A ce state, c’est encore un vif débat sur l’arrêt de la Cour qui est engagé parce que selon le président de l’Assemblée nationale, chaque camp tire à son profit cet arrêt. « Pourquoi pas encore ressaisir la Haute cour pour interpréter son propre arrêt », a-t-il proposé.

Cet avis est contredit par le G7 Ekombe Mpetshi, un praticien de droit. « Il n’y a pas matière à interprétation. Appliquer le Règlement intérieur, appliquer la Constitution telles que les dispositions sont libellées. C’est ça la réponse de la Cour constitutionnelle », a-t-il répondu.
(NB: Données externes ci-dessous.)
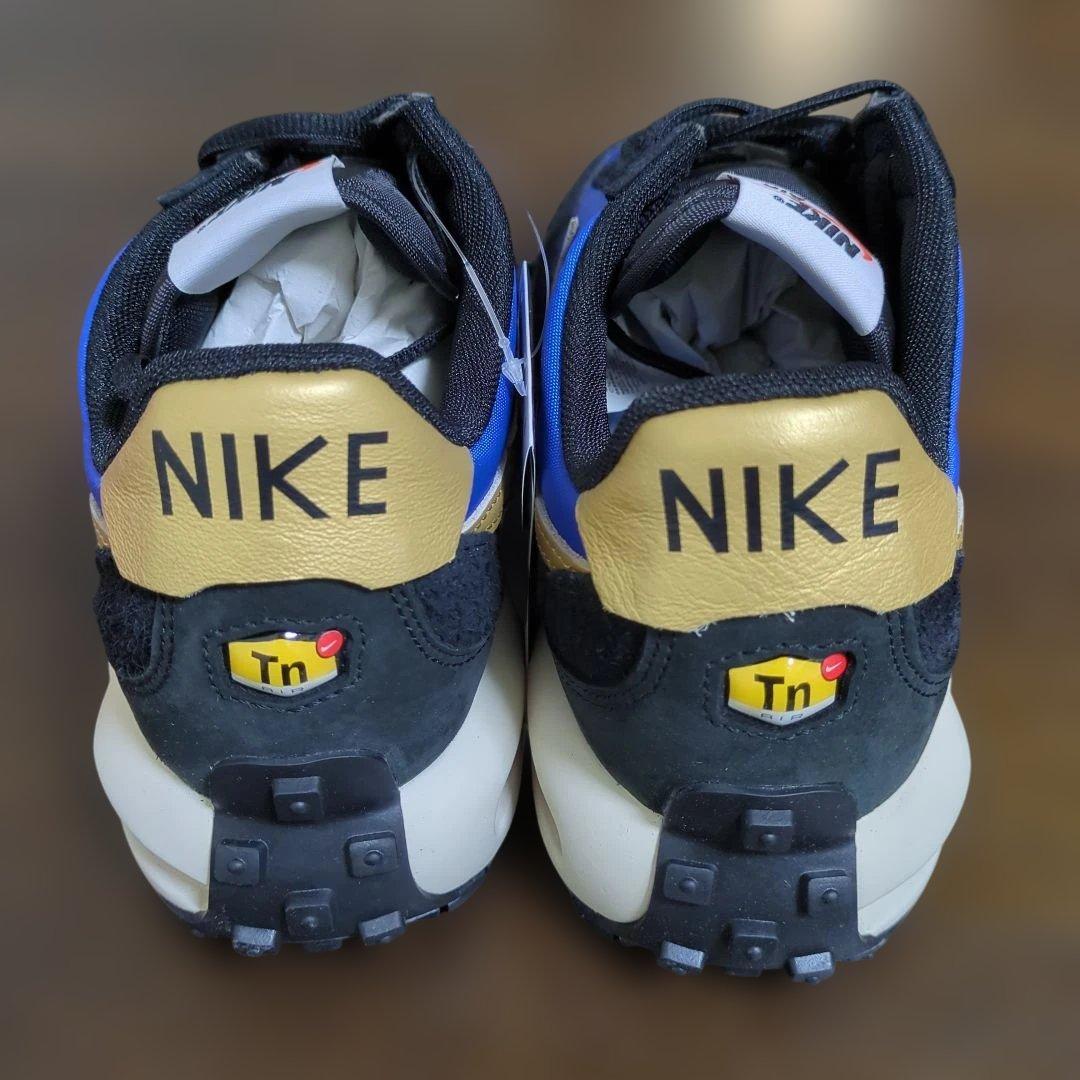 NIKE AIR MAX WAFFLE SP エアマックス ワッフル 26.5㎝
Pour Ekombe Mpetshi, la motion de Bababaswe a abordé le fond et le président était complaisant, selon lui, parce qu’il l’a laissé terminer jusqu’à la fin. « Et même ceux qui sont venus soutenir la motion ont aussi abordé le fond. Alors que quand on obtient la parole par motion incidentielle, on n’aborde pas le fond. Le président devait donner lecture de l’arrêt et interrompre les amis qui abordaient le fond. Ils avaient peur d’un vote à bulletin secret, parce qu’ils n’étaient pas sur de leurs députés », a-t-il fait observer.
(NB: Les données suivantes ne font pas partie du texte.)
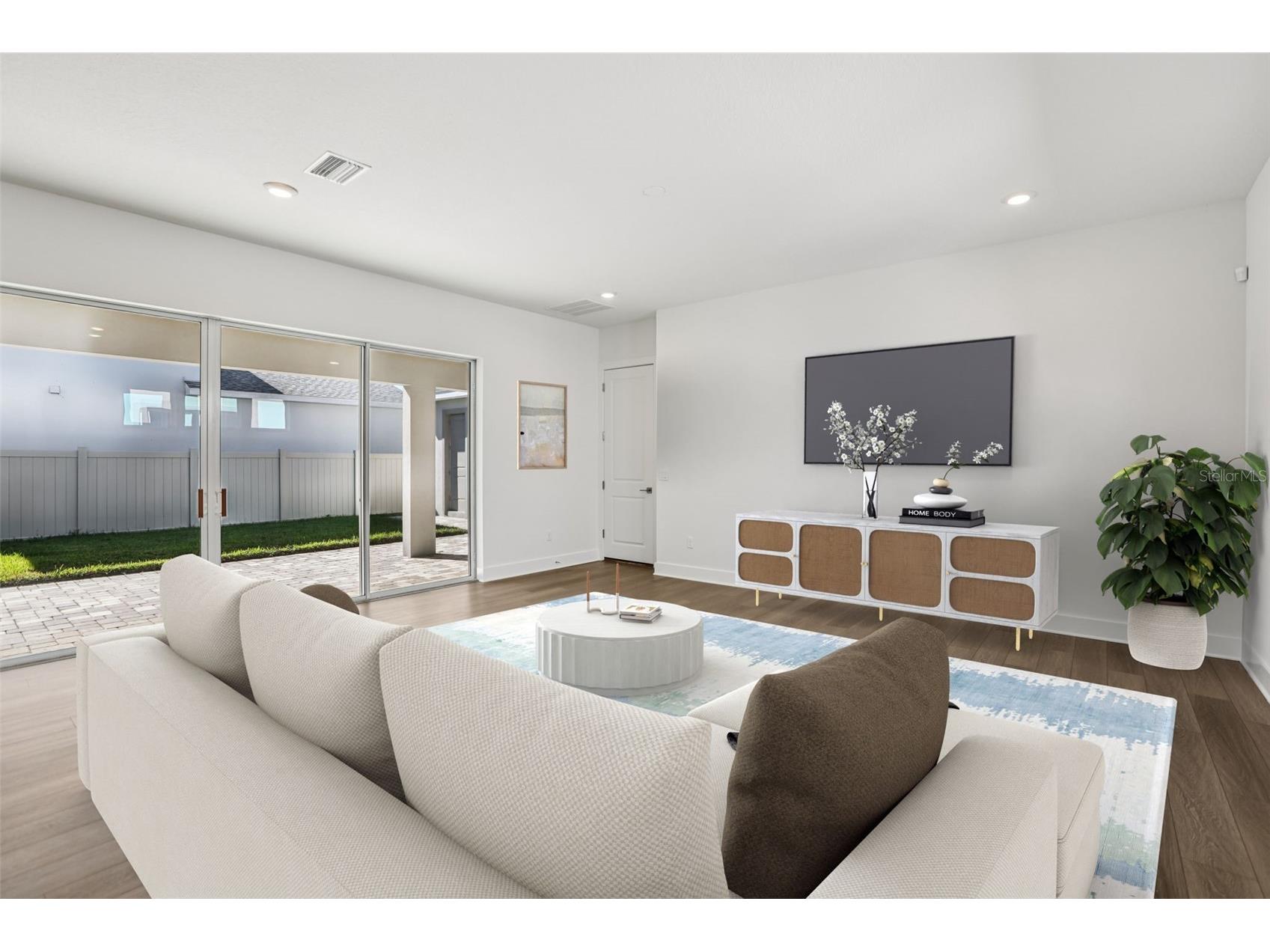 10707 Torchwood Sea Way San Antonio FL 33576 TB8488446 image6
Henri-Thomas Lokondo, député MP, s’est clairement opposé à la démarche de sa famille politique. « L’arrêt de la Cour, tel que nous le comprenons, n’autorise pas qu’on puisse interrompre une motion de défiance par une motion incidentielle. Les choses étaient claires. Politiquement, ce n’est pas bien qu’à chaque fois qu’il y a une motion de défiance qu’on procède de cette manière. Les ministres pouvaient bien se défendre. Nous la Majorité, avions aussi des arguments pour soutenir le point de vue des ministres face aux motions de l’Opposition. Cela donne une mauvaise impression pour la République. Il faut qu’il y ait débat. Et on allait démontrer à la face du monde que l’Opposition n’avait pas raison. Faire des choses de façon répétitive de cette manière-là, je suis de la MP, mais je ne peux pas accepter ça parce que cela donne l’impression qu’on est un peu caporalisé », a-t-il regretté.